POINT DE VUE
Dans un futur proche, les hommes portent des masques, pour ne pas mourir, pour ne pas transmettre le virus qu’ils portent aux êtres encore sains. Leur nez et leur bouche sont enfermés, cachés, interdits au regard et au toucher. La parole est étouffée, la personnalité confinée, l’échange condamné. Seul un bec semblable à celui des oiseaux-mouches permet de butiner ce qui se trouve à l’entour. Ironie du sort, ce bec est parfaitement adapté à l’introduction d’une cigarette, permettant à la fumée de pénétrer sous le masque et dans les poumons de ceux qui ont presque interdiction de respirer.
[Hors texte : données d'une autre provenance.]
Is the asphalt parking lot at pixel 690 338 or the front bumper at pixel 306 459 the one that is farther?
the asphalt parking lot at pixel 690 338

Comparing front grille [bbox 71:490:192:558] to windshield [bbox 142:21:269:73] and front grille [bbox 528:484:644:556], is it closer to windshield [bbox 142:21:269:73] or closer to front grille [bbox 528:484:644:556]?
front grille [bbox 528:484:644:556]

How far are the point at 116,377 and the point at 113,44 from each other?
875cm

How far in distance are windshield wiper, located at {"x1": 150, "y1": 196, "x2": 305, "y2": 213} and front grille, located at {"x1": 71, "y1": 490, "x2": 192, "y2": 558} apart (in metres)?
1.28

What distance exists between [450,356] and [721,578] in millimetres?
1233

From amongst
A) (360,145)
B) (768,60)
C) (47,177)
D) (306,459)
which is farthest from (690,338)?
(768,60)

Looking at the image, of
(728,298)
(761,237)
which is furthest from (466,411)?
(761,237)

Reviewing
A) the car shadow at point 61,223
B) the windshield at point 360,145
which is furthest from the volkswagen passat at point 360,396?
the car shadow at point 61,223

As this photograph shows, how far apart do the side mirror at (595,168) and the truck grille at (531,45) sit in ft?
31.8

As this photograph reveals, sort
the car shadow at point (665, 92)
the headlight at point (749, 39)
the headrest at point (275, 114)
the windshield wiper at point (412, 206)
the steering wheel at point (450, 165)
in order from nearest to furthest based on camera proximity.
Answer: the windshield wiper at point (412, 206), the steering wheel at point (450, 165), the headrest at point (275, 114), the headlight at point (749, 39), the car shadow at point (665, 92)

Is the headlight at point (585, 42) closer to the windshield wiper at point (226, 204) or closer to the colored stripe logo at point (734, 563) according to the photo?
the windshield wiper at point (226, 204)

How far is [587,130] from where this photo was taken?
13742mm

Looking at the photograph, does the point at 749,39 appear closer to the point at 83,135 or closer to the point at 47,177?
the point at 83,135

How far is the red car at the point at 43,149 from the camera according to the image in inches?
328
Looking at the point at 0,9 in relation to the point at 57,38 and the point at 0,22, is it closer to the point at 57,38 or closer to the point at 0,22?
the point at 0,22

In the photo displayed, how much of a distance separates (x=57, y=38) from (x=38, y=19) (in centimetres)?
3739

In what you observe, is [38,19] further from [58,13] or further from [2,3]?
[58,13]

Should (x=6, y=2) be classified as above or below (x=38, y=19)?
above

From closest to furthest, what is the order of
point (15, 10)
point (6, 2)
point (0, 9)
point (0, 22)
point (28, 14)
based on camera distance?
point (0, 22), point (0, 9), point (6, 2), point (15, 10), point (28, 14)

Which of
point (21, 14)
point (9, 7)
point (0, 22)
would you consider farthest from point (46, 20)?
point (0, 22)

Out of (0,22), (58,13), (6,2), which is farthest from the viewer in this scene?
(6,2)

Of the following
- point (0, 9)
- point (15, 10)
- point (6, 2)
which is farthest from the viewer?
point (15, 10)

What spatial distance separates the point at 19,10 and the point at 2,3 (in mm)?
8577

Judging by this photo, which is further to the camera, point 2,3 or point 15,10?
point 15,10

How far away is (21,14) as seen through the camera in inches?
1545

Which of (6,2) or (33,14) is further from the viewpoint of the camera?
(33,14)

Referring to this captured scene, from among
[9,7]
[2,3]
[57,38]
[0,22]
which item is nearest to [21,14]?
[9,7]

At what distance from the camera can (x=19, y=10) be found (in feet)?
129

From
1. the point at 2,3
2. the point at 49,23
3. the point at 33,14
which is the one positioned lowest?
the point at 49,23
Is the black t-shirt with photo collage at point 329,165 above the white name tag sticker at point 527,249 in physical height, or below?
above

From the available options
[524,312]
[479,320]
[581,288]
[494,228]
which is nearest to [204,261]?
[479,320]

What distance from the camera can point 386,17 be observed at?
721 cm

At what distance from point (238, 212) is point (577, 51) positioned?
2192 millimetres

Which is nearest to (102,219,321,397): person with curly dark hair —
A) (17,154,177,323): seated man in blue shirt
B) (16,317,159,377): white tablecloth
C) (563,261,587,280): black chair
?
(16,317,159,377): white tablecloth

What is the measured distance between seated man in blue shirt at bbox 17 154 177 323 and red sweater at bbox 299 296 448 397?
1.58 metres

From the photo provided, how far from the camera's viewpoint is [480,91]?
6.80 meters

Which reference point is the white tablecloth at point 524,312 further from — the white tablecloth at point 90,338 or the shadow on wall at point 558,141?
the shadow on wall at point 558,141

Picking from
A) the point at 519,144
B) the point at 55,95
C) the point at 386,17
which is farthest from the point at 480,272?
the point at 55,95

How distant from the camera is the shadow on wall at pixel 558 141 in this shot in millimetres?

2003 fut l’année de l’épidémie de pneumopathie atypique, et Wi-Ding Ho se souvient de la peur de l’autre qui hantait alors les rues de Taiwan. La moindre quinte de toux provoquait la panique, les masques mangeaient les visages, communiquer était devenu presque impossible, se toucher insensé.
Respire, c’est la mise en images de la prise de conscience des corps, du souffle enfermé. Wi-Ding Ho dit en souriant que respirer c’est comme avoir un téléphone portable aujourd’hui, il permet de communiquer à tout moment, greffé à nos oreilles modernes. Le supprimer serait presque nous tuer, nous couper du monde, et nous prendrions conscience de son utilité. Respire matérialise un acte profondément naturel et imperceptible. Le souffle se fait entendre, il est lourd. Pourtant, les deux amoureux qui ne peuvent pas sentir le souffle de l’autre, appuyant leurs masques l’un contre l’autre, faisant se frotter le tissu blanc, s’embrassent. Le préservatif semble alors être peu de choses lorsque les corps nus n’ont plus vraiment de visage.